The fans in the bleachers at Tumwater High School’s girls basketball games are doing it wrong. At least, 4-year-old Payton Vogt thinks so.
When the T-Birds are close to notching a victory, students often start chanting, “I believe that we will win.”
But in Oakland, where Payton watches her father, Stephen Vogt, play catcher for the Athletics, the words are a bit different.
“It’s funny because they’ll do it at the basketball games, and my daughter will be like, ‘No, it’s I believe in Stephen Vogt,’ ” the ballplayer said. “She doesn’t really understand, so it’s kind of funny. It brings back memories of being in season and playing.”
Vogt, a Tumwater resident during the offseason, is beginning his fourth season with the A’s. He said Oakland’s fans coined his rendition of the chant in 2014 when he was playing right field.
“He just is humbled that people are even cheering for him, to be honest,” said Alyssa Vogt, Stephen’s wife and the girls basketball coach at Tumwater High. “It’s nothing that he expects. He never thought he would ever get to this point.
“Every time, still, it’s an honor to be able to have that fan base. Really for him, he just feels so blessed to be in that situation.”

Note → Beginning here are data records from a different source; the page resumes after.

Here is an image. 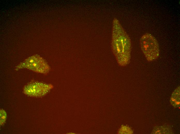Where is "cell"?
Masks as SVG:
<instances>
[{
	"label": "cell",
	"instance_id": "7",
	"mask_svg": "<svg viewBox=\"0 0 180 134\" xmlns=\"http://www.w3.org/2000/svg\"><path fill=\"white\" fill-rule=\"evenodd\" d=\"M6 114L3 110H1L0 112V123L1 125L3 124L6 120Z\"/></svg>",
	"mask_w": 180,
	"mask_h": 134
},
{
	"label": "cell",
	"instance_id": "1",
	"mask_svg": "<svg viewBox=\"0 0 180 134\" xmlns=\"http://www.w3.org/2000/svg\"><path fill=\"white\" fill-rule=\"evenodd\" d=\"M140 45L141 50L148 61L155 60L159 55V43L155 38L151 34L146 33L140 38Z\"/></svg>",
	"mask_w": 180,
	"mask_h": 134
},
{
	"label": "cell",
	"instance_id": "3",
	"mask_svg": "<svg viewBox=\"0 0 180 134\" xmlns=\"http://www.w3.org/2000/svg\"><path fill=\"white\" fill-rule=\"evenodd\" d=\"M47 66L46 63L39 56L35 55L30 56L20 63L16 69H27L36 72L44 73L47 71Z\"/></svg>",
	"mask_w": 180,
	"mask_h": 134
},
{
	"label": "cell",
	"instance_id": "2",
	"mask_svg": "<svg viewBox=\"0 0 180 134\" xmlns=\"http://www.w3.org/2000/svg\"><path fill=\"white\" fill-rule=\"evenodd\" d=\"M117 39L116 51L118 61L120 65L125 66L130 62L131 45L128 36L123 30Z\"/></svg>",
	"mask_w": 180,
	"mask_h": 134
},
{
	"label": "cell",
	"instance_id": "4",
	"mask_svg": "<svg viewBox=\"0 0 180 134\" xmlns=\"http://www.w3.org/2000/svg\"><path fill=\"white\" fill-rule=\"evenodd\" d=\"M48 85L36 81H32L25 85L24 92L30 96L39 97L46 94L50 88Z\"/></svg>",
	"mask_w": 180,
	"mask_h": 134
},
{
	"label": "cell",
	"instance_id": "6",
	"mask_svg": "<svg viewBox=\"0 0 180 134\" xmlns=\"http://www.w3.org/2000/svg\"><path fill=\"white\" fill-rule=\"evenodd\" d=\"M156 128H155L154 129L153 131L154 132L153 133L154 134H162V133H169V132H168V131H169V130H168L166 129H168L167 128H164L163 127H158V128L156 127Z\"/></svg>",
	"mask_w": 180,
	"mask_h": 134
},
{
	"label": "cell",
	"instance_id": "5",
	"mask_svg": "<svg viewBox=\"0 0 180 134\" xmlns=\"http://www.w3.org/2000/svg\"><path fill=\"white\" fill-rule=\"evenodd\" d=\"M171 104L175 107L180 106V87L178 86L172 93L170 98Z\"/></svg>",
	"mask_w": 180,
	"mask_h": 134
}]
</instances>
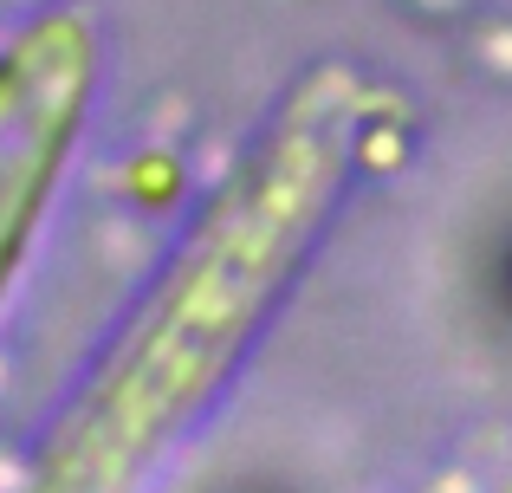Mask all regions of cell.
I'll use <instances>...</instances> for the list:
<instances>
[{
    "instance_id": "1",
    "label": "cell",
    "mask_w": 512,
    "mask_h": 493,
    "mask_svg": "<svg viewBox=\"0 0 512 493\" xmlns=\"http://www.w3.org/2000/svg\"><path fill=\"white\" fill-rule=\"evenodd\" d=\"M500 292H506V318H512V234H506V260H500Z\"/></svg>"
}]
</instances>
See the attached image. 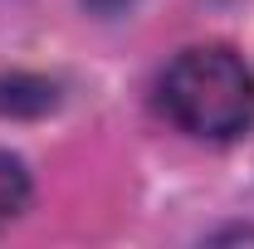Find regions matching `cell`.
I'll list each match as a JSON object with an SVG mask.
<instances>
[{
	"label": "cell",
	"mask_w": 254,
	"mask_h": 249,
	"mask_svg": "<svg viewBox=\"0 0 254 249\" xmlns=\"http://www.w3.org/2000/svg\"><path fill=\"white\" fill-rule=\"evenodd\" d=\"M161 103L186 132L230 142L250 132L254 123V73L245 68L240 54H230L220 44L186 49L161 78Z\"/></svg>",
	"instance_id": "cell-1"
},
{
	"label": "cell",
	"mask_w": 254,
	"mask_h": 249,
	"mask_svg": "<svg viewBox=\"0 0 254 249\" xmlns=\"http://www.w3.org/2000/svg\"><path fill=\"white\" fill-rule=\"evenodd\" d=\"M25 200H30V171H25V161L0 152V225L20 215Z\"/></svg>",
	"instance_id": "cell-2"
},
{
	"label": "cell",
	"mask_w": 254,
	"mask_h": 249,
	"mask_svg": "<svg viewBox=\"0 0 254 249\" xmlns=\"http://www.w3.org/2000/svg\"><path fill=\"white\" fill-rule=\"evenodd\" d=\"M98 15H118V10H127V5H137V0H88Z\"/></svg>",
	"instance_id": "cell-3"
}]
</instances>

In 2015, Stephen Vogt was an All-Star for the first time after batting .287 in the season’s first half with 14 home runs and 56 RBIs. He hasn’t let up much this season. He’s hitting .273 in the 10 games he’s appeared in.
“We expect big things out of him, and he expects big things out of himself,” A’s manager Bob Melvin said. “We talked some about trying to get him more rest this year — he can get a little banged up with his workload behind the plate. But, yes, we are very confident he will have another good year.”
The Vogt family — Stephen, Alyssa, Payton and 1-year-old son Clark — lives in Oakland about seven months out of the year. They head back to Tumwater when the major league season ends — so, hopefully, in October, Alyssa said.
“For me, my offseason consists of family time, and also getting my work in,” Stephen said. “I got a lot of good work in this winter. Every year you have to get better and keep working, especially as you get older. I’m 31. I’m not 23 or 24 anymore. I had to work harder this winter than in the past.
“I don’t want to relax. I want to get better every year to be the best I can be. I want to be as good as I can and provide for my family, and that’s what I’m trying to do.”
He spends a lot of the offseason working with Capital graduate — and current Triple-A Durham manager — Jared Sandberg. And even when Vogt is not working out at a gym, he’s still sometimes at the high school gym helping Alyssa with practice.
“She’s the basketball mind, I’m not,” Stephen said. “I’ll go into practice and help out just being an extra body, but I’m not a coach. That’s her world. I’m there to be the supportive husband and dad.”
Stephen usually rallies the kids for games, and they cheer from the bleachers.
“He’s really good at letting me do my thing,” Alyssa said. “And that’s what I appreciate the most. I appreciate that he’s able to kind of take that back seat and ... blend in to the crowd, just like I am here for him. He does the same thing.”
However, she says she can hear his voice a little louder than he can hear hers sitting in the stands.
Stephen Vogt recently wrapped up his first trip of the season to Seattle — the A’s swept the Mariners in the three-game series.
“Tumwater’s a great fan base, but Felix Hernandez is pitching, so, of course, there’s just a little bit more (noise),” Alyssa said.
She said Stephen adds a good energy to basketball practices and games, too. He does it all during the offseason, just like she does it during the baseball season.
“During the (basketball) season, it’s the exact opposite,” Alyssa said. “He’s there, he’s wanting to be that caregiver and wanting to be the parent. He brings them (their children) to the games. He packs them dinner, or snacks that he makes.”
She said Stephen is good on the grill, but wouldn’t exactly call him a world-class cook.
For one of their first dates, Stephen and Alyssa played two-on-two in a gym at Azusa Pacific University, where they went to college. Stephen and one of his teammates from the baseball team versus Alyssa and one of her teammates from the women’s basketball team.
“They killed us, so we had to make dinner for those two — that was the wager we had on the game,” Stephen said.
How did the fettucine alfredo turn out?
“It was outstanding,” Stephen said.
“It wasn’t,” Alyssa responded. “It was out of a box — the plastic tins that you warm up in the microwave and you dump on some noodles.”
Maybe Stephen has bigger aspirations anyway. There’s a T-shirt circulating that endorses his candidacy for federal office. It reads, “Vogt for President: I believe in Stephen Vogt.”
“He might be a pretty good one,” Alyssa joked. “He’s for the people.”
And the people are for him. Stephen said he often can hear his chant when the A’s play on the road.
“It’s really cool,” he said. “Our fans in Oakland are crazy, and they’re awesome, and they support us all the time. It’s pretty special.”